MODE - Editorial

iceknight1093 · March 22, 2023, 5:30pm

PROBLEM LINK:

Practice
Contest: Division 1
Contest: Division 2
Contest: Division 3
Contest: Division 4

Authors: krypto_ray
Testers: iceknight1093, tabr
Editorialist: iceknight1093

DIFFICULTY:

TBD

PREREQUISITES:

Math, binary search

PROBLEM:

You’re given an array A. In one move, you can replace any element of it with any other integer.

For each i from 1 to N, find the minimum number of moves needed to make the number of modes exactly i.

EXPLANATION:

First, note that making the number of modes \gt N/2 but \lt N is impossible. So, for all such integers, the answer is -1.

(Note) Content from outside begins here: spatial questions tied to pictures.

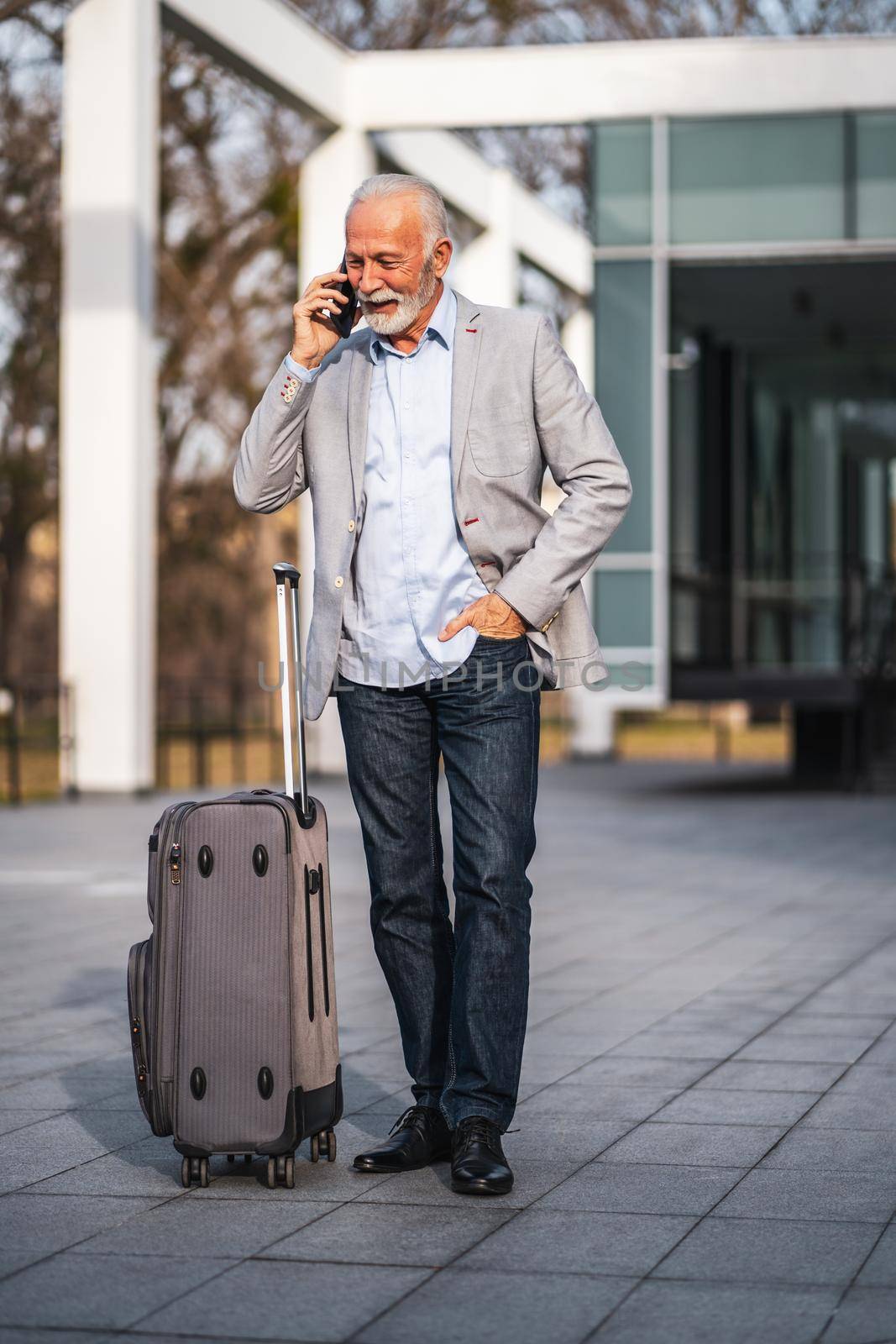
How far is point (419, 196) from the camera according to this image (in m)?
3.81

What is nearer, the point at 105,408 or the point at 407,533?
the point at 407,533

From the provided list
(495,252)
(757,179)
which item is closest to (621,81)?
(757,179)

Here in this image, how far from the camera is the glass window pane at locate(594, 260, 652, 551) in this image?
16.9 m

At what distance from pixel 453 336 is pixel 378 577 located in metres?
0.49

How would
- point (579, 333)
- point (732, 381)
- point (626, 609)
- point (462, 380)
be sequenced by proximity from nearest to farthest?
point (462, 380) < point (626, 609) < point (732, 381) < point (579, 333)

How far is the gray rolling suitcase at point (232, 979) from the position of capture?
3666 millimetres

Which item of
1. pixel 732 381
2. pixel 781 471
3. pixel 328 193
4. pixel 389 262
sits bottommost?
pixel 389 262

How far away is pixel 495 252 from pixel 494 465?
1826cm

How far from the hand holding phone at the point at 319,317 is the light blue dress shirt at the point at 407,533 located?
3 centimetres

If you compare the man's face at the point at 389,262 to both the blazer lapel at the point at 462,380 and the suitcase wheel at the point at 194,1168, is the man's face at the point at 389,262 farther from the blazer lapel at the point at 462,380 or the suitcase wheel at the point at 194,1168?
the suitcase wheel at the point at 194,1168

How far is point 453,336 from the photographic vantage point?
3930 millimetres

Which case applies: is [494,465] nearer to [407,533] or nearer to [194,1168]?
[407,533]

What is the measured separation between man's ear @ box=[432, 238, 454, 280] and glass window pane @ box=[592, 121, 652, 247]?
13303 mm

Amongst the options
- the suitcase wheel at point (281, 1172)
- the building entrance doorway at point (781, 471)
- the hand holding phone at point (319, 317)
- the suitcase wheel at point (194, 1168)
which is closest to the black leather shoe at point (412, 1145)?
the suitcase wheel at point (281, 1172)
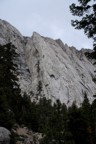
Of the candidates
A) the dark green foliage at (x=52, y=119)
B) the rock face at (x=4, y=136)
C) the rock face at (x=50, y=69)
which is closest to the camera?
the rock face at (x=4, y=136)

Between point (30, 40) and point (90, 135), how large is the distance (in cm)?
14889

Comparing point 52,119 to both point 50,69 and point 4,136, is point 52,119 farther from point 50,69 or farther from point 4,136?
point 50,69

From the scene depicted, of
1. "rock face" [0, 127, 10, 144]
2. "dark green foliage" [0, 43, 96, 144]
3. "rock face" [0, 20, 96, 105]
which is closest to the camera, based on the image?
"rock face" [0, 127, 10, 144]

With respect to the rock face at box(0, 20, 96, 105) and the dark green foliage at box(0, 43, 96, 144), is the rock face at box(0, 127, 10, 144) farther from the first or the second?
the rock face at box(0, 20, 96, 105)

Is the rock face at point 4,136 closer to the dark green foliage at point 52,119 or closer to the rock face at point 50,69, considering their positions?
the dark green foliage at point 52,119

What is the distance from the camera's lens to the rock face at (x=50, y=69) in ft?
455

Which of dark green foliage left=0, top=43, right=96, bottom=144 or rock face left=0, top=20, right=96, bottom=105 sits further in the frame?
rock face left=0, top=20, right=96, bottom=105

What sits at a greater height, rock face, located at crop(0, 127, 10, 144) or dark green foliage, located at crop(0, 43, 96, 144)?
dark green foliage, located at crop(0, 43, 96, 144)

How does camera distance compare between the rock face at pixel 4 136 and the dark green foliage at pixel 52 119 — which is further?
the dark green foliage at pixel 52 119

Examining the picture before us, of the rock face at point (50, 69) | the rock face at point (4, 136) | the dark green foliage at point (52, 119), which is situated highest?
the rock face at point (50, 69)

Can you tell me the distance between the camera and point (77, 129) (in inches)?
1172

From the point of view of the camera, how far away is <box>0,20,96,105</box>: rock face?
138625 millimetres

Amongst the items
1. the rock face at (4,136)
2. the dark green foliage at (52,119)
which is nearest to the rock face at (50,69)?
the dark green foliage at (52,119)

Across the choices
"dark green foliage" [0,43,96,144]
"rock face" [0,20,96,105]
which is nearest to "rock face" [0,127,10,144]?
"dark green foliage" [0,43,96,144]
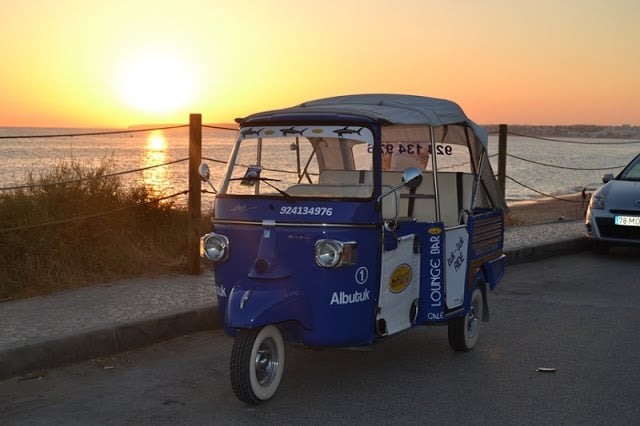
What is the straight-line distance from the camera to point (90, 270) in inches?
379

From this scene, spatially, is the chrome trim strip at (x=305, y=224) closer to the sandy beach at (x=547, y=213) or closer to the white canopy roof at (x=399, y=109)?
the white canopy roof at (x=399, y=109)

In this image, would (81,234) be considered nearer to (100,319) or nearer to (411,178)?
(100,319)

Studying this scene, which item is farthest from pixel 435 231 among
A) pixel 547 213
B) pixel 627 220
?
pixel 547 213

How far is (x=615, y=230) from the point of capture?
43.6ft

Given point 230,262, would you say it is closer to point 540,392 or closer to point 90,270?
point 540,392

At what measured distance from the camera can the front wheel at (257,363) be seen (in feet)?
18.4

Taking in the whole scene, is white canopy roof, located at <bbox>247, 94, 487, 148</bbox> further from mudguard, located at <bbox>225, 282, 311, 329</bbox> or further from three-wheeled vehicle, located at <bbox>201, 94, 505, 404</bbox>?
mudguard, located at <bbox>225, 282, 311, 329</bbox>

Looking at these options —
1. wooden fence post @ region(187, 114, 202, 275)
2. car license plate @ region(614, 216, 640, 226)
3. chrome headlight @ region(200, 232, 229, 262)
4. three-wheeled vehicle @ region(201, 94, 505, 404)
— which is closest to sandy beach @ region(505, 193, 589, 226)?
car license plate @ region(614, 216, 640, 226)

Now, let’s see how to solve this for a fixed i.
Let’s also fix x, the value of the mode itself.

This means that:

Exactly i integers appear exactly x times in the array. In particular, this means i\cdot x \leq N must hold.
Every other integer appears at most x-1 times in the array.

This requires us to work with frequencies, so for each integer k, let \text{freq}[k] denote the number of times k appears in the array.
The frequency table can be precomputed with a map.

Now, for this fixed i and x, we need to do the following:

First, bring every element with frequency \gt x, down to frequency x.
If \text{freq}[k] \gt x, this takes exactly \text{freq}[k] - x moves.
To find the sum of all of these, it suffices to know the sum of all frequencies that are \gt x, as well as the number of such frequencies. This can be precomputed from the sorted frequency table, and is just a couple of suffix sums.
Let the number of moves required to do this be s_1.
Now that everything has frequency \leq x, let’s look at the number of things with frequency exactly x. Suppose there are c such numbers. c can be computed in \mathcal{O}(1) or \mathcal{O}(\log N) (once again, it’s a suffix of the sorted frequency array).
If c \geq i, then we need to make c-i of them have frequency x-1, which takes another c-i moves. So, in this case the number of moves needed is s_1 + c - i.
If c \lt i, then we need to bring some elements with frequency \lt x, up to frequency x.
In particular, we need x - \text{freq}[k] moves for each k with smaller frequency that we pick.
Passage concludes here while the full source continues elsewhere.